Tsui et al [10] have defined the characteristic cytologic features of BP on fine needle aspiration (FNA): a combination of hypercellular smear, very broad and often double cell layered sheets of ductal columnar epithelium, papillary configuration, preserved honeycomb pattern with even nuclear spacing and dysplastic but not frankly malignant nuclear features.

Biliary papillomatosis was considered in the past to be a disease with low malignant potential. However, a current review of the English literature revealed a high rate of malignant occurrence of approximately 41% [4]. Additionally, Lee et al [1] reports that in 83% of 58 patients with BP a coexisting carcinoma was diagnosed after taking biopsies from adenomas cholangioscopically or examining histologically the surgical specimens. Additionally, Amaya et al [11] report that histological analysis along with the expression pattern of mucin core proteins (MUC) and mucin carbohydrate antigens suggests that BP is a borderline or low grade malignant neoplasm. Furthermore, point mutations of K-ras oncogene and overexpression of p53 have been described in BP arising in a congenital choledochal cyst, without histological evidence of malignancy [12]. Furthermore, Yamashita et al [13] accomplished an immunohistological analysis in patients with hepatolithiasis and intrahepatic bile-duct carcinoma and suggest that the different expression and production of mucin carbohydrates [Tn, sialosyl-Tn(STn), and T antigens] and core proteins [MUC1-apomucin-related antigen (ARA) and MUC2-ARA] by bile-duct cystadenocarcinomas and cholangiocarcinomas are markers of a differing prognosis. Sasaki et al [14] report that intrahepatic cholangiocarcinomas extensively expressed MUC1 apomucin and focally expressed MUC2 apomucin. In addition, cholangiocarcinoma of the hilar type frequently expressed MUC3 apomucin, while MUC5/6 apomucin was more frequently expressed in well-differentiated tumors. More specifically, Shimonishi et al [15] report that epithelial hypersecretion of sialomucin rather than sulfomucin is prevalent in intraductal papillary neoplasia of the liver (IPN-L), as well is the expression of cytokeratin (CK) 20, MUC2 and nuclear p53 immunostaining. Higashi et al [16] suggest that MUC1 expression from invasive cholangiocarcinomas is associated with poor patient outcome, in contrary to expression of non-sialylated MUC2 mucin which is thought to be a favourable prognostic indicator.

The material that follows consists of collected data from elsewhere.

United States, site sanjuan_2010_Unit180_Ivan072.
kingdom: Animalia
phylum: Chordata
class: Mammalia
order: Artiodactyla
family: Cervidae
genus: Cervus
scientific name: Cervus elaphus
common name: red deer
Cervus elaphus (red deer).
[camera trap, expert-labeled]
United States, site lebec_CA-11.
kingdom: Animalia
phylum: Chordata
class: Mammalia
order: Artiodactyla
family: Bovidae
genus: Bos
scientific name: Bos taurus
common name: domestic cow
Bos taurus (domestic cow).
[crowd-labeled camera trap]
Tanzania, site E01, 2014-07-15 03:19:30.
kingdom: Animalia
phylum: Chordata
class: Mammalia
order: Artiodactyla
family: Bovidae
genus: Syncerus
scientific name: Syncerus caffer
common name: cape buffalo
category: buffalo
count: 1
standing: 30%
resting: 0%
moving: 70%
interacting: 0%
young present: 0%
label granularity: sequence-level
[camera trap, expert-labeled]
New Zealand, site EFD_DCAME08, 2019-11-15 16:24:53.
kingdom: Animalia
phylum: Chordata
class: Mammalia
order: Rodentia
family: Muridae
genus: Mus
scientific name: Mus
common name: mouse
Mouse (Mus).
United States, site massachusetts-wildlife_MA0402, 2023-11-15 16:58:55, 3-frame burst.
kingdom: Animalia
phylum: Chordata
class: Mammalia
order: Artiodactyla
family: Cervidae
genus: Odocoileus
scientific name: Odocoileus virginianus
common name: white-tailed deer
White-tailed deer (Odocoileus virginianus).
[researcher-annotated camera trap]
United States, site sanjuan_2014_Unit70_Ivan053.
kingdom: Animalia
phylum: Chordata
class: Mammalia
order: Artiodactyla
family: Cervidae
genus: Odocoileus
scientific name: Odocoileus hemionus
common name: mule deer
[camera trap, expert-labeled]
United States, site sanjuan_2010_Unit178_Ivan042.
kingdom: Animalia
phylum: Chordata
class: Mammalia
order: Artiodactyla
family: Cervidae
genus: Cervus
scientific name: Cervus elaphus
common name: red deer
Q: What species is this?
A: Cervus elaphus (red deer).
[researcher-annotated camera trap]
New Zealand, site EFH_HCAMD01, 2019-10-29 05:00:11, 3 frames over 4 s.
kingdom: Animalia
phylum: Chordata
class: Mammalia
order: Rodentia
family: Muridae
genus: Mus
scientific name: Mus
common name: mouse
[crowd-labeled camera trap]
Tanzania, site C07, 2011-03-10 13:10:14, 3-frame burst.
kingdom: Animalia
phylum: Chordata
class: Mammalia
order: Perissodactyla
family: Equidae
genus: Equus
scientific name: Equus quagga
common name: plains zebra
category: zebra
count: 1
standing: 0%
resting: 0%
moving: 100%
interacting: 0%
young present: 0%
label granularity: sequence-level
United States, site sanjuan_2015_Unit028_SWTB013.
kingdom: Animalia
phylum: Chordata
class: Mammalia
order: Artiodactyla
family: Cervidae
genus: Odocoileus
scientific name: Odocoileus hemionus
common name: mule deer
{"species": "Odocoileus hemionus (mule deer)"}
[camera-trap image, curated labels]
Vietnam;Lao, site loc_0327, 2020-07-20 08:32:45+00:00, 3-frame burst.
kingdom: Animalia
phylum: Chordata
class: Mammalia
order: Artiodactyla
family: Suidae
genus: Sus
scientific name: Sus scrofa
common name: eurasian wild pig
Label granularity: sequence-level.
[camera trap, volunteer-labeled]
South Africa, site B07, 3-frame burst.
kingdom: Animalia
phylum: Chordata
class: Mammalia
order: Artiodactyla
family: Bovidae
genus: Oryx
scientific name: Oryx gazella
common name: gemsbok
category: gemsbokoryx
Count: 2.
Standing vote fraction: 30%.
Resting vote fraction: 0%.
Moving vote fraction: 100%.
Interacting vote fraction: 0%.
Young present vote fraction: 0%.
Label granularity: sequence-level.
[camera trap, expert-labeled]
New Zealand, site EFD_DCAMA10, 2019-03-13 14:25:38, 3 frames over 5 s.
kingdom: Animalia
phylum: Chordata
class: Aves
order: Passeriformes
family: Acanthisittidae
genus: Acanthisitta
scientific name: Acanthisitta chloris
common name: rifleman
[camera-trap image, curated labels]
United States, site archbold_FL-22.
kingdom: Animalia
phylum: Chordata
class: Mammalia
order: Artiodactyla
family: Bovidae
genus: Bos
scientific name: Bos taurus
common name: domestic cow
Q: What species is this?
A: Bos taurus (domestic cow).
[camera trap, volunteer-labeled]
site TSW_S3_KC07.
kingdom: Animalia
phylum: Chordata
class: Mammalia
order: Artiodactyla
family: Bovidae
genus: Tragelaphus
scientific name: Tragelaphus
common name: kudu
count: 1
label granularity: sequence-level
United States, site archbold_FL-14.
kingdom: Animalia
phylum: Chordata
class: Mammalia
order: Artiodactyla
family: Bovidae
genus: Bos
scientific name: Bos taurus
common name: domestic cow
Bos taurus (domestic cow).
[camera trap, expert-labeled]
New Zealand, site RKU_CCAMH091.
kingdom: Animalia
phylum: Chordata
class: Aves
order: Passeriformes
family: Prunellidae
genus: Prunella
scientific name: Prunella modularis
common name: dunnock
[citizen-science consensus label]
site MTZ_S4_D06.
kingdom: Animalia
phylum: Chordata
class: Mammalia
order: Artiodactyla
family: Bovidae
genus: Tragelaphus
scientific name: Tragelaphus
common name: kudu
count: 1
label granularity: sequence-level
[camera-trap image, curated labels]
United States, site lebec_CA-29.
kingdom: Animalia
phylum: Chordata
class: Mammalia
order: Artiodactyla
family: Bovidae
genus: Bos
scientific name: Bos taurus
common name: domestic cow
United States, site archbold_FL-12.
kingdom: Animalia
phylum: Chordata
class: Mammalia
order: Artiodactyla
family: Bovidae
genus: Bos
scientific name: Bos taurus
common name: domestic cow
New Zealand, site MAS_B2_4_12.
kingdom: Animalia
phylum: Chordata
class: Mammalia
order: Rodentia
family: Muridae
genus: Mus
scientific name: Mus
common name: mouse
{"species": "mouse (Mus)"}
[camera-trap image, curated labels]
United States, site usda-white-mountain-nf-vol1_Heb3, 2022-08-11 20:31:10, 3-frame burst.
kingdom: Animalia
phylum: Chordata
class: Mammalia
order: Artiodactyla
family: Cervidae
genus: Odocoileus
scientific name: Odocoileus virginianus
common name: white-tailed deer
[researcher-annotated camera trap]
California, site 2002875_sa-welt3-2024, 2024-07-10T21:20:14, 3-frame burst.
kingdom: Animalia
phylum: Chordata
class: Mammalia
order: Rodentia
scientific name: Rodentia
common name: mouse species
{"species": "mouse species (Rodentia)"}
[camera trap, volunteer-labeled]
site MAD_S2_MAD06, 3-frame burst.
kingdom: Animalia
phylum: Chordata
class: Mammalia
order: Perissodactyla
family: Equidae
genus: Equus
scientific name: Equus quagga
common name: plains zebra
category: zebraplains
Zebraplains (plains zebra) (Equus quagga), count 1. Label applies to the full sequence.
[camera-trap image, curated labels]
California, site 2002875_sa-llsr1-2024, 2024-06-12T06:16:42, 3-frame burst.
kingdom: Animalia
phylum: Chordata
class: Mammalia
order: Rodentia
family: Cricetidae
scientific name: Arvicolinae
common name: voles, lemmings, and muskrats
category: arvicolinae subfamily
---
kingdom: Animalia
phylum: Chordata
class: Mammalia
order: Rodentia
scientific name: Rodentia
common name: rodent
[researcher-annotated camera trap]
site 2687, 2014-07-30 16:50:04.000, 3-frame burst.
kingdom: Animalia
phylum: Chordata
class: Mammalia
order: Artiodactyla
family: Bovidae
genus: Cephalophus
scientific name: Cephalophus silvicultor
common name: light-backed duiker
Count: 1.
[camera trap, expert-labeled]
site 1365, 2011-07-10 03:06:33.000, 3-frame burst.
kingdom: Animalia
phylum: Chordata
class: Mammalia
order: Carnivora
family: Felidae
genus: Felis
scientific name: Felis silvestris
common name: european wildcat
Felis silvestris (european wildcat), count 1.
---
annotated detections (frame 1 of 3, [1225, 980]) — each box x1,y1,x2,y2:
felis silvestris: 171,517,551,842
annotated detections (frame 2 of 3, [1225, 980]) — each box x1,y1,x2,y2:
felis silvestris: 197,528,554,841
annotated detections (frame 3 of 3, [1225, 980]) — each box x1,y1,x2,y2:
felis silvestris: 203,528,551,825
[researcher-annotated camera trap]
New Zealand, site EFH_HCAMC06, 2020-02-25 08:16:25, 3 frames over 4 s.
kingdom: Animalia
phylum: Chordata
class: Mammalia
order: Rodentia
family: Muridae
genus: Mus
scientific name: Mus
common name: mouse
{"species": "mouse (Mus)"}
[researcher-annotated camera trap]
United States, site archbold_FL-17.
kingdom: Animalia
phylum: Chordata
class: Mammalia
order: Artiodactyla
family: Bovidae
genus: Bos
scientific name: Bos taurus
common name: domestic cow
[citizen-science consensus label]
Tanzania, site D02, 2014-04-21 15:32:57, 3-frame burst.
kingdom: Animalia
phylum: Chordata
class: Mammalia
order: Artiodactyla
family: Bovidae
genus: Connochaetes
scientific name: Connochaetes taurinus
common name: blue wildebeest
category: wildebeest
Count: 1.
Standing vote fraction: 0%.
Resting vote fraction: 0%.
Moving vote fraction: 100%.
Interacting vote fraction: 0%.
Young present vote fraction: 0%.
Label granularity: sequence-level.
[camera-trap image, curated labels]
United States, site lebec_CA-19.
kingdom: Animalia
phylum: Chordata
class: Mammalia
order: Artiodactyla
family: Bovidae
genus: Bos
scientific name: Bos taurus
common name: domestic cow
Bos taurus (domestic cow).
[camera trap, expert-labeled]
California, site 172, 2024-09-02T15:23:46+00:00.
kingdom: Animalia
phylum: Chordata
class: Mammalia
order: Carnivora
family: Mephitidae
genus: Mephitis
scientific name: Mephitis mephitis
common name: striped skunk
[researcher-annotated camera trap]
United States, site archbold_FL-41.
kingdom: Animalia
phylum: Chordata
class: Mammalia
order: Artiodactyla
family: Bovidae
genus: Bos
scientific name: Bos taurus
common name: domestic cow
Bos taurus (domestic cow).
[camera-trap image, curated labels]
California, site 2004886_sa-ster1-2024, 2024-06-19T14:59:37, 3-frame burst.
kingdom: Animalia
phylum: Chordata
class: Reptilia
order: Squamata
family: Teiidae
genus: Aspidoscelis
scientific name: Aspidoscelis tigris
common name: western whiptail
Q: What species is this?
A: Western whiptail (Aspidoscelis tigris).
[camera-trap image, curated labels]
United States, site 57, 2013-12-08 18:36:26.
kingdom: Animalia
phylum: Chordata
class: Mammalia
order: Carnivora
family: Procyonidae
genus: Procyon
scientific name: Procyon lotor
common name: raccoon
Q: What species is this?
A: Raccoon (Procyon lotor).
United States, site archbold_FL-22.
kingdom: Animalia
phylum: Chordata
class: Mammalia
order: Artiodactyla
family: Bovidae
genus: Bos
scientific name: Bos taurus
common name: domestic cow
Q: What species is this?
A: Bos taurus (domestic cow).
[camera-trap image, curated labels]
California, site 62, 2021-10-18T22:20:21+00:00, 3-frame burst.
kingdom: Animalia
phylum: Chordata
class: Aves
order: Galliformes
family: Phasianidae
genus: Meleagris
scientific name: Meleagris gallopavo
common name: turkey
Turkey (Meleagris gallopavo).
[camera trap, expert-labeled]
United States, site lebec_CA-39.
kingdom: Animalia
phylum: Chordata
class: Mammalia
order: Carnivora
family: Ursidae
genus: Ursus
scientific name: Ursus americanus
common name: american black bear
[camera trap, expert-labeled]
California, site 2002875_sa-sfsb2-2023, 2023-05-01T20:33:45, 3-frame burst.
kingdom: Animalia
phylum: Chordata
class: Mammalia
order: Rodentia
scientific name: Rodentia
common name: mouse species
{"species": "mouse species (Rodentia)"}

Resection is the treatment of choice when BP is localized according to preoperative imaging workup and with the support of intraoperative ultrasound or cholangioscopy [4, 1719]. If the patient cannot withstand or is not willing to undergo major surgery, local ablation, stenting or drainage palliative procedures are considered [4]. In the case of diffuse BP liver transplantation is the treatment of choice [20, 21]. The multicentricity and diffuse pattern of BP explains the high recurrence rate after surgical resection of the underlying lesion. Thus, bilobar or recurrent disease, as well as the high risk of malignant transformation should favor total hepatectomy and liver transplantation to be considered as the ultimate curative approach. Lee et al [3] report that after curative resection the 5-year survival rate is 81%, while in patients undergoing palliative drainage the mean survival is 37 months, significantly longer than that of cholangiocarcinoma.

Conclusion

BP should not be considered to be a benign disease. The clinical behavior, the high recurrence rate and the even higher malignant transformation occurrence, as well as the presence of carcinogenetic indicators (K-ras mutation, overexpression of p53, MUC and Tn antigens) strongly support that BP is a low-grade neoplasm with high malignant potential. Radical surgery and liver transplantation should be considered as the only curative treatment options in order to prolong survival.